Being a manual 135mm I should also have set the Olympus IS to suit 135mm as well, as long as I am hand holding, which will need a higher ISO as well.
The bad setting and the monopod cause tiny vertical white lines to "shimmy", distorting things like windows in the background. It is slight at normal size, but full or magnified it shows.
It vanishes with the IS set properly, or off with the Monopod, you have to be very careful with settings on these Digital cameras. The very same issue was spotted on the HD Video setting, where most people turn the Is off due to "jitters" when filmimg with a tripod. It is rumoured that Olympus have noted the problem, and may address it in an up date of the software. It is not confined to the PM-1, but only the latest models, the PL-1 I also have has no problems with video, but it still states using a tripod, then turn the IS off...

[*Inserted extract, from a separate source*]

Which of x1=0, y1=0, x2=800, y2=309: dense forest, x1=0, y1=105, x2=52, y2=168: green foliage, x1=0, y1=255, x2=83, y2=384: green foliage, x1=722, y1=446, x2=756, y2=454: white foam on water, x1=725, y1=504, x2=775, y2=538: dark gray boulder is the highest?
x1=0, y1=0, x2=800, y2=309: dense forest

Last Edit: Apr 28, 2013 10:43:01 GMT -5 by Stephen
Better, with IS off and tripod, but there is still a bit of "micro wooble", but it is at the limit of Jpegs accuracy, so not all the lens! I will try both cameras on raw to check, and try a friends OM-D to see if it just the limit of the sensor. I had not noticed the effect with other lenses, and I suspect the Tamron is sharp, but requires an increase in contrast to rival modern lenses, which produce a better image without apparent "wobble".
I think this might be affecting the Mirror lens as well, contrast increases in photoshop or other programs make the limits of a Jpeg show more.
So older or low contrast lenses must not have the contrast increased too much with digital images... we live and learn!
Still....a reasonable standard for a 50 year old lens.
Ouch,...... I have been rather greatly under estimating the Tamron lens, in comparison with the Olympus Standard Zoom, magnified at 42mm to give about the same shot, the Tamron is simply streets ahead on sharpness.
I have just tried both on an OM-D and the Tamron is sharper than the 45mm F1.8 by a good margin, difficult to exactly compare due to the difference in focal length.
So the slight "wobbles" etc are down to it being very sharp, albeit at a lower contrast.
With Standard 14mm to 42mm zoom on same view, much, much softer!!! even after a tweak with Photoshop.
So with a hood fitted to help contrast, this lttle Tamron lens looks like a really sound few quids worth, and I have not tried the converter section as yet![/i
It has also made me think about the Sigma prime lenses, 19mm and 30mm, a friend in Canada is getting fantastic results with them, very sharp indeed, sharper than the zoom lenses by far.
Makes you want to give up using Zoom lenses!.......Have lens makers really advanced much, remember this Tamron lens is 50 years old, no multicoating and just four elements, (I believe). It a cruel comparison with the shorter zoom lens, but look at the difference!